EXERCISE TASKS →
A. List every distinct reference number that appears in square brackets in the excerpt on superradiant gain in a BEC.
B. Continue the excerpt on superradiant gain in a BEC, starting after its last sentence.

DOCUMENT EXCERPT →
________________

In either case, one obtains a generic gain equation, which says that the rate of spontaneous emission of photons into the relevant mode has to be faster than the loss rate for coherence. The gain rate \(G\) for the number of decay products \(M\) within the condensate volume (photons for a laser medium, recoiling atoms or a spin-wave excitation in the emitting medium in the superradiant case) is the rate of emission into a preferred mode of the photon field, \(G=N \Gamma \Omega\), where \(N\) is the number of atoms, \(\Gamma\) is the spontaneous rate (natural linewidth) of the transition emitting particle with wavelength \(\lambda\), \(\Omega \approx (\lambda/d)^2\) is the solid angle for coherent emission from a BEC of diameter \(d\). We neglect additional angular terms due to e.g. a dipolar emission pattern. Expressing the loss rate of the coherence between initial and final atomic states as \(L=1/\tau_{\mathrm{coh}}\), we obtain the rate equation \(\dot{M}= G(M+1) – LM\) with the threshold condition for exponential amplification as \(N \Gamma (\lambda/d)^2 \tau_{\mathrm{coh}} > 1\) [13]. Below threshold, the steady state solution (for an undepleted source) is \(M= g = G/(L-G)\) which enhances the emission into the preferred mode to \((1+g) G\), where \(1+g\) is a bosonic stimulation factor with a dimensionless gain \(g\).

We now focus on the superradiant case analogous to Rayleigh superradiance in a BEC [13], [16] since photons leave the condensate volume in 3 ps. In general, \(M\) is the number of recoiling atoms which have maintained coherence with the emitting medium and can be regarded as the number of excitations of a bosonic mode describing phonons or spin-excitations. Formally, it represents the off-diagonal matrix element (coherence) of the density matrix for the emitting two-level system.

Particle emission creates entangled states in multiple modes. We first discuss the solid angle factor which expresses that amplification can happen in many modes, dramatically lowering the gain. In idealized Dicke superradiance [17], the extension of the atomic sample is smaller than the wavelength of emission, and all of the emission is single-mode and therefore fully coherent. In many cases, superradiance is realized in geometries \(\gg \lambda\). This is necessarily the case for MeV radiation with \(\lambda\sim \mathrm{pm}\), hence the gain is multi-mode. Usually, elongated samples are favorable for gain along the end-fire modes which have a coherent solid angle \(\Omega \approx (\lambda/d)^2\) assuming a sample with diameter \(d\) and length \(l\). Side modes have a smaller gain due their smaller coherent solid angle of \(\approx \lambda^2/dl\).

________________

[Text extracted from each page]
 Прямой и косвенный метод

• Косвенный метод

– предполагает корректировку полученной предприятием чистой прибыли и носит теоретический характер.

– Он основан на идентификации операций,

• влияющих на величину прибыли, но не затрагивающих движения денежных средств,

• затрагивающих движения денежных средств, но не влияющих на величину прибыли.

________________

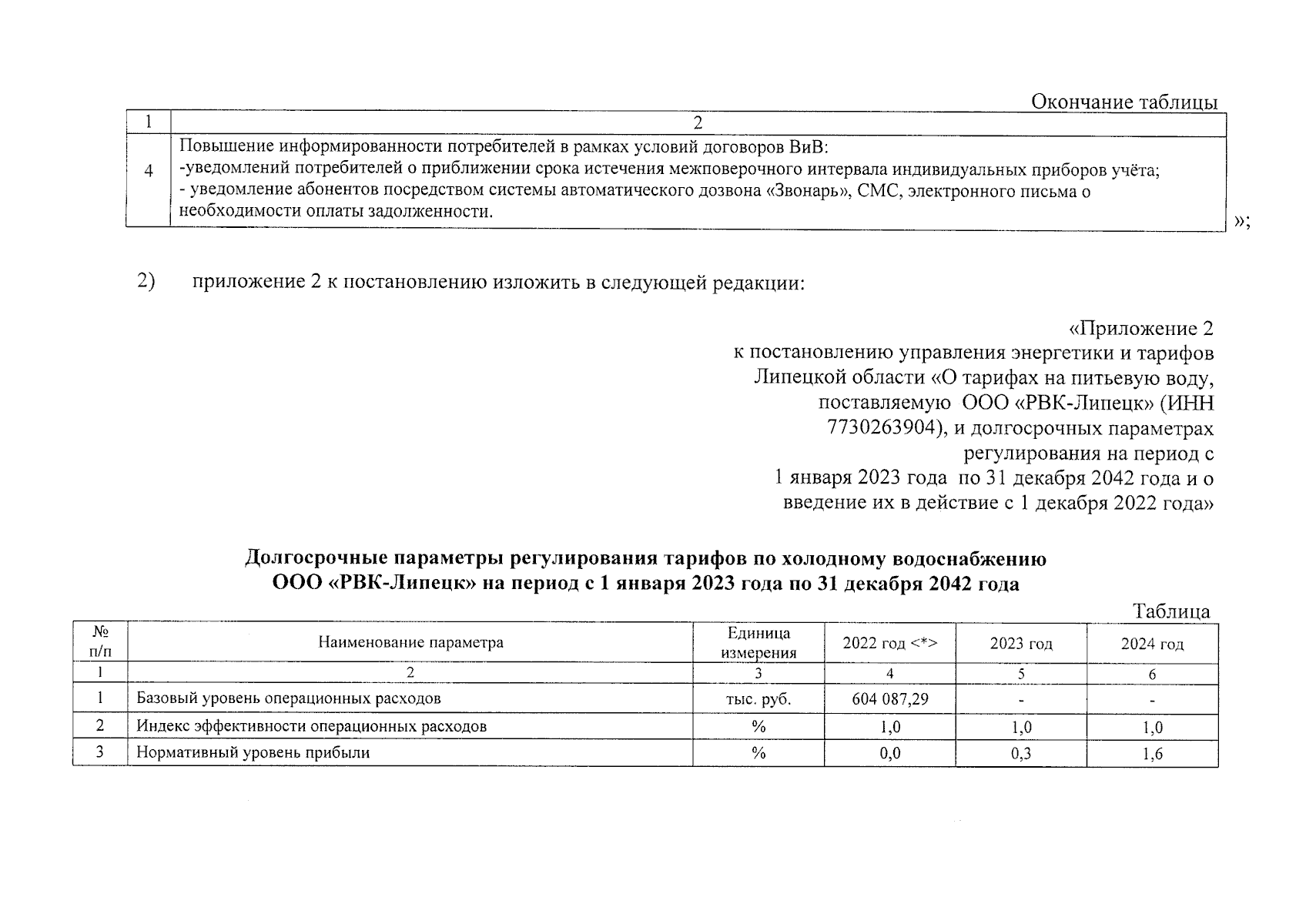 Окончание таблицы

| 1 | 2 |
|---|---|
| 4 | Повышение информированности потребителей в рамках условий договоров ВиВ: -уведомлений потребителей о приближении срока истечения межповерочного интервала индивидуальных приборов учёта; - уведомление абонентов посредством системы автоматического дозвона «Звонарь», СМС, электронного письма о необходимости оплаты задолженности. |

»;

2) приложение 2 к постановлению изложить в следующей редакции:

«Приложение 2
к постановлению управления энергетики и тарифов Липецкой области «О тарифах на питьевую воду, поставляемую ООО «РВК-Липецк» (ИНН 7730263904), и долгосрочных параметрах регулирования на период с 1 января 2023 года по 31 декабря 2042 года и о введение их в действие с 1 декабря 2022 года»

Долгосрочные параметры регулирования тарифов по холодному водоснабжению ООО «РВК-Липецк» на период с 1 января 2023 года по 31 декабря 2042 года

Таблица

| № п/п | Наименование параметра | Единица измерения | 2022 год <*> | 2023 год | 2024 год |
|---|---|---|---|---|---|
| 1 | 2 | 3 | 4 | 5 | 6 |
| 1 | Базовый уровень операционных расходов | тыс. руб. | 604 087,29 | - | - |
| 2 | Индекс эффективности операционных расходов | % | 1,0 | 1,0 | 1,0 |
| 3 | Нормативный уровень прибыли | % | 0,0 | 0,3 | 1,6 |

________________

RESPONSES PER TASK →
A. [13], [16], [17]

B.
Several proposals argued that the coherence of the BEC implies that the whole emission is single-mode and omitted the \(\lambda^2 /d^2\) factor, which lowers the gain by \(10^{12}\). Therefore we now derive this multi-mode factor from multiple perspectives.

Semiclassically, if the emitters in the sample constructively interfere in one direction, this constructive interference is restricted to a solid angle \(\lambda^2/d^2\). Alternatively, we can look at the four-dimensional transverse phase space volume \(\Delta V\) for photons emitted from a sample of diameter \(d\) with momentum \(\hbar k\): \(\Delta V \sim d^2 \hbar^2 k^2\). Semiclassically, the number of quantum states is \(\Delta V/h^2 \sim d^2/\lambda^2\), which the photons occupy. This is consistent with the uncertainty principle in the transvese photon momentum, which implies photon emitted at angles differing by more than \(\lambda/d\) are distinguishable. We emphasize that the symmetry of a spherical BEC does not restrict radiation into a single spherical mode. It emits partial waves up to an angular momentum \(l\sim d\times q \sim d/ \lambda\), and with \(2l+1\) sub-states for each \(l\) the number of partial waves is again \(\sim d^2 /\lambda^2\).

Several colleagues have argued that starting with a BEC, unitary time evolution would keep the system in a single mode. However, although the system evolves into a pure state, it is a coherent superposition of pairs of photons and recoiling atoms moving in opposite directions. If we are interested only in the emitted radiation we trace out the atomic degrees of freedom and obtain an incoherent mixture of photons moving in different directions where each distinguishable direction is a mode. More formally, the number of modes is the rank of the Schmidt decomposition of the entangled pure state into the bi-partite system of photons and recoiling atoms [18].

(3) Superradiance is only possible if the condition \(N (\lambda/d)^2 >1\) is fulfilled. Otherwise, the number of modes exceeds the number of atoms.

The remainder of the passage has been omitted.